Arbeitsauftrag 1 >>
Wie oft ruckelt das kleine rote Auto laut dem vorliegenden Text auf der Fahrt vom Hof?
Arbeitsauftrag 2 >>
Schreibe den vorliegenden Text über die Begegnung mit der „Karin“ ab seinem letzten Satz weiter.

Beim Auslesen und während der Probefahrt sei nichts festgestellt worden. Für ein Fahrzeug seiner Klasse und seines Baujahrs fahre der kleine Rote ganz normal. Das stimmt zwar nicht, aber da schon diese Überprüfung und eine neue Birne im Scheinwerfer mit einer dreistelligen - natürlich - Summe zu Buche schlagen, akzeptiere ich die Diagnose.

Allein schon auf der Fahrt vom Hof ruckelt mein Auto spür- und sichtbar. Dreimal.

Sonntag, 5. Mai 2024

In der Pandemie

Laufen fällt mir schwer. Eigentlich taumele ich eher von einer Seite zur anderen, indem ich mein Gewicht verlagere. Sprechen ist noch schwieriger. Wenn ich es versuche, kommen nur stöhnende Laute aus meinem Mund und manchmal sogar eine Art Fauchen.

Offenbar fällt das auch den anderen auf. Vor ein paar Tagen haben alle noch gesagt, wie gern sie mich haben. Und dass sie mich vermissen. Manche haben gejammert, ich solle doch wiederkommen.

Jetzt bin ich wieder da, aber alle schreien nur und laufen davon. Immerhin riechen sie lecker.

Die Karin

Ich dachte immer, die meisten Videos in dieser Richtung seien gescriptet... Aber gestern hatte ich meine erste Begegnung mit einer Karen. Oder heißen die bei uns Karin? jedenfalls fuhr ich in Kaffhausen den Berg hoch und durch eine Fahrbahnverengung, Der Beschilderung nach muss tatsächlich der von unten kommende Verkehrsteilnehmer warten, falls von oben jemand kommt. Das war allerdings nicht der Fall.

Bereitgestellte Daten >>
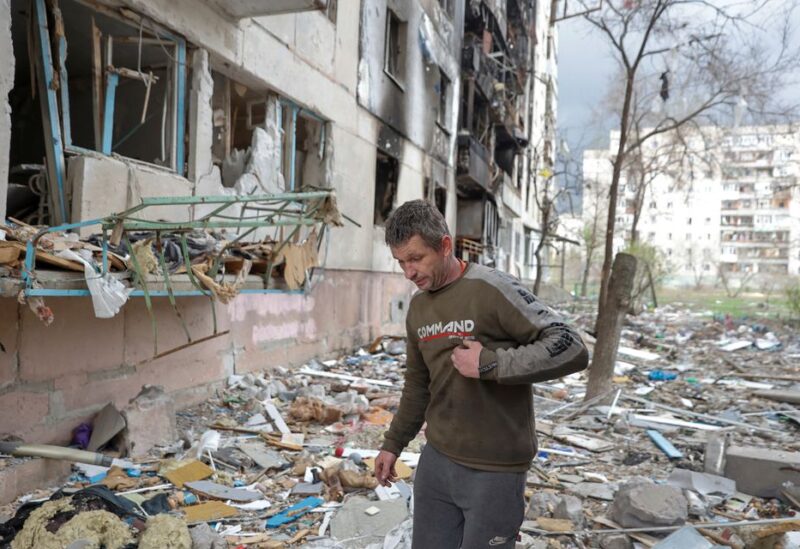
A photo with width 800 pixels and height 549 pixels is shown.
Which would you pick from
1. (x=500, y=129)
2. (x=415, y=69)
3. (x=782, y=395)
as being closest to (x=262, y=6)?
(x=415, y=69)

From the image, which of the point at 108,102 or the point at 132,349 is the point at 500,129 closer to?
the point at 108,102

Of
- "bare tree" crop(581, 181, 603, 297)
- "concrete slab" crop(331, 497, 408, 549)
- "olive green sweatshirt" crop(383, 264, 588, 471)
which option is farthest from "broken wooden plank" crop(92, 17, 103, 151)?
"bare tree" crop(581, 181, 603, 297)

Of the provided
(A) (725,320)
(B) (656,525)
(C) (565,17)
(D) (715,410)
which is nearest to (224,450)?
(B) (656,525)

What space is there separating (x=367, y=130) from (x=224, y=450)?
7129 millimetres

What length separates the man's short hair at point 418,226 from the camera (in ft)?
6.35

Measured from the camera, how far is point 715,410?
25.0 feet

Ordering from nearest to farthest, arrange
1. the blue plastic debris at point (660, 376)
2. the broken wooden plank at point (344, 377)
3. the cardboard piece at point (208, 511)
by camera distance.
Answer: the cardboard piece at point (208, 511) → the broken wooden plank at point (344, 377) → the blue plastic debris at point (660, 376)

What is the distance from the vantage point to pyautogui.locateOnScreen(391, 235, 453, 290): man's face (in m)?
1.96

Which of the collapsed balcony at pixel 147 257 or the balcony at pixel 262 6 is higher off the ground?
the balcony at pixel 262 6

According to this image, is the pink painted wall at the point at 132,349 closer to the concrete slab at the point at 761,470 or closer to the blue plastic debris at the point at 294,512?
the blue plastic debris at the point at 294,512

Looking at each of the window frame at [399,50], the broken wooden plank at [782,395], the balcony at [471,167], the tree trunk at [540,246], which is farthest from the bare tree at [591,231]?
the broken wooden plank at [782,395]

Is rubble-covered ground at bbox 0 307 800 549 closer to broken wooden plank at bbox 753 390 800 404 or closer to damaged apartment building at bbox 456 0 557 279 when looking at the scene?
broken wooden plank at bbox 753 390 800 404

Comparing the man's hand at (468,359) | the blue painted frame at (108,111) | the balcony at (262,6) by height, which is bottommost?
the man's hand at (468,359)

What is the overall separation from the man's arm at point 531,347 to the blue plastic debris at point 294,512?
270 centimetres
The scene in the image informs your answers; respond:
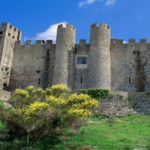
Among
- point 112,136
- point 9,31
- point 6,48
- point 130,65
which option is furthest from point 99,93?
point 9,31

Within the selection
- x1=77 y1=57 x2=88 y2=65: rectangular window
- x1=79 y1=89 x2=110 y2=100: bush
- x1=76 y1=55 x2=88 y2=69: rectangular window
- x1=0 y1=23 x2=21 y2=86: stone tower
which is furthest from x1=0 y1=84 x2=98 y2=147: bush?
x1=0 y1=23 x2=21 y2=86: stone tower

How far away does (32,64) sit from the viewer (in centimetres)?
3325

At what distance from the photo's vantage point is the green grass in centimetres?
1276

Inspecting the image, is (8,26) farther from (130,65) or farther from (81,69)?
(130,65)

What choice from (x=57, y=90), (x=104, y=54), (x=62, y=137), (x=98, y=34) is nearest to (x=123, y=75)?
(x=104, y=54)

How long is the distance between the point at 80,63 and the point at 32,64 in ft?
23.8

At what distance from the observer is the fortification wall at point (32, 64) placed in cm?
3219

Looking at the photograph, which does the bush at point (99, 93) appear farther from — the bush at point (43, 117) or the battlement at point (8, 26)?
the battlement at point (8, 26)

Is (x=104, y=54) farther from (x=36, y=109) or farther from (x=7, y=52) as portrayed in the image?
(x=36, y=109)

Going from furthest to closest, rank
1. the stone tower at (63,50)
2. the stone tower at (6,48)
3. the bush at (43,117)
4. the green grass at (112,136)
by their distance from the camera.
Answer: the stone tower at (6,48) < the stone tower at (63,50) < the green grass at (112,136) < the bush at (43,117)

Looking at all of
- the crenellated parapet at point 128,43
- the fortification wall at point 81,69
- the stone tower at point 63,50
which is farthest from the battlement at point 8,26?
the crenellated parapet at point 128,43

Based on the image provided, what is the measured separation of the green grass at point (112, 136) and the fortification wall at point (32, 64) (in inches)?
618

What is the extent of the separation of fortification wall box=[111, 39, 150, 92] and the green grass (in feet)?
35.9

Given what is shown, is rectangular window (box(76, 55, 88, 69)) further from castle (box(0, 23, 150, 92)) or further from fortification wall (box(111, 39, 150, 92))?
fortification wall (box(111, 39, 150, 92))
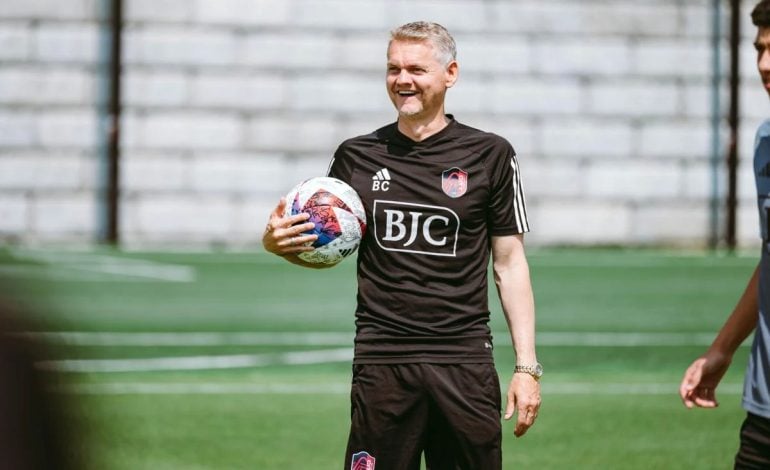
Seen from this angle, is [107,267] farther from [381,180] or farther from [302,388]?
[381,180]

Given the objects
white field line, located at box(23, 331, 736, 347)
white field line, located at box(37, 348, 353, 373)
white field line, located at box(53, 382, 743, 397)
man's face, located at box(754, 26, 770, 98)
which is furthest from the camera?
white field line, located at box(23, 331, 736, 347)

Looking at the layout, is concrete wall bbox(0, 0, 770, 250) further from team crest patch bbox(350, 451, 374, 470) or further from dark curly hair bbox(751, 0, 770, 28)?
dark curly hair bbox(751, 0, 770, 28)

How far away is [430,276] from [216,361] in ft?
21.8

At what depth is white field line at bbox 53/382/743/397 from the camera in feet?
30.8

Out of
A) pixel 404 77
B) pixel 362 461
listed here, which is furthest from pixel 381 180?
pixel 362 461

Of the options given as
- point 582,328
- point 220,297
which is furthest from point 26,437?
point 220,297

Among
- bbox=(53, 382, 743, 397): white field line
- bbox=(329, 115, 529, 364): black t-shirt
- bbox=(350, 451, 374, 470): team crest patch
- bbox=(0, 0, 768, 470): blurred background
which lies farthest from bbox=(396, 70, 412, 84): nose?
bbox=(0, 0, 768, 470): blurred background

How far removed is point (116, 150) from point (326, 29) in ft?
11.2

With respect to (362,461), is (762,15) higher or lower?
higher

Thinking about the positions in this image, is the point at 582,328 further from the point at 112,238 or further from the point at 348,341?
the point at 112,238

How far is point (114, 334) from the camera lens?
12.2m

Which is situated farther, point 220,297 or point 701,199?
point 701,199

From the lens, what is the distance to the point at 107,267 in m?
16.9

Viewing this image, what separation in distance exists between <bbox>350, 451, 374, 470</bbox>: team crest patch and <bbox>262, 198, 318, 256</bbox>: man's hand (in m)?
0.68
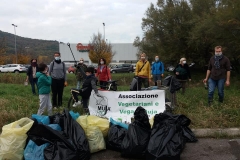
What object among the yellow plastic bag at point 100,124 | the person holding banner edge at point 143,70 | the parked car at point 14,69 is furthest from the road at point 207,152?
the parked car at point 14,69

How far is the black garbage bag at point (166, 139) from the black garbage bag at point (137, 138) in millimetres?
131

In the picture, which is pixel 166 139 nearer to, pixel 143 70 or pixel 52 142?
pixel 52 142

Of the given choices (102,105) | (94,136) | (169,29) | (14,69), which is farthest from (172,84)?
(14,69)

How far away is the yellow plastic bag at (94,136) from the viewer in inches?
167

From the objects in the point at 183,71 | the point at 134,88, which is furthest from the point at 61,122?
the point at 183,71

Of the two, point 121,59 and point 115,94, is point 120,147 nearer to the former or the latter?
point 115,94

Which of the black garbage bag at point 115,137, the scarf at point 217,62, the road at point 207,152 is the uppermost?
the scarf at point 217,62

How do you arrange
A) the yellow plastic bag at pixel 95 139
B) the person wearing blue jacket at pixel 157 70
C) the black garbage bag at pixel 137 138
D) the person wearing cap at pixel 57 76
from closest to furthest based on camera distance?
the black garbage bag at pixel 137 138 < the yellow plastic bag at pixel 95 139 < the person wearing cap at pixel 57 76 < the person wearing blue jacket at pixel 157 70

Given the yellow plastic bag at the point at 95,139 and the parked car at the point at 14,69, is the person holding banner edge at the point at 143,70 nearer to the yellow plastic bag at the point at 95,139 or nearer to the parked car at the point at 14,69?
the yellow plastic bag at the point at 95,139

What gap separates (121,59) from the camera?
6544 cm

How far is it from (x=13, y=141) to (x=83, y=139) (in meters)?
1.06

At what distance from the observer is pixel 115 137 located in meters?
4.41

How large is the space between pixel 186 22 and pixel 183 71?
57.9ft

Schriftliche Antwort 1 >>
Dreimal.

Schriftliche Antwort 2 >>
Mein Autochen hatte die einspurige Strecke schon fast hinter sich gebracht, als Karin mit ihrem alten Mercedes in Hornhautumbra sich dieser näherte - und stehenblieb. Offensichtlich dachte sie, Vorfahrt gewähren bedeutet, dass man die komplette Strecke rückwärts wieder runterfährt, wenn oben am Horizont jemand auftaucht. Sie brüllte unhörbar und gestikulierte wild, ihr gleichfalls betagter Beifahrer tat so, als gehe ihn das alles nichts an.

Natürlich blieb auch ich stehen - etwas anderes war gar nicht möglich. Also standen wir dort in der Abenddämmerung, quasi Stoßstange an Stoßstange. Der Pasodoblebär direkt am Ende der Verengung, Karins Benz kurz davor. So stur wie eine altersstarrsinnige Wachtel ohne Grundkenntnisse der StVO bin ich notfalls auch. Von hinten näherte sich ein weiteres Auto, dessen Fahrerin irgendwann ausstieg, um offenbar zu vermitteln.

Karin hatte Glück: Ich war auf dem Weg zu einem Termin, der mir deutlich unterhaltsamer schien als das Psychoduell mit einer Gift und Galle spuckenden Oma. Also ließ ich den Panda provozierend langsam wieder zurückrollen und machte unten gerade so viel Platz, dass Tantchens Vehikel vorbeifahren konnte. Die tobende Greisin kurbelte noch die Scheibe runter und brüllte etwas Unverständliches.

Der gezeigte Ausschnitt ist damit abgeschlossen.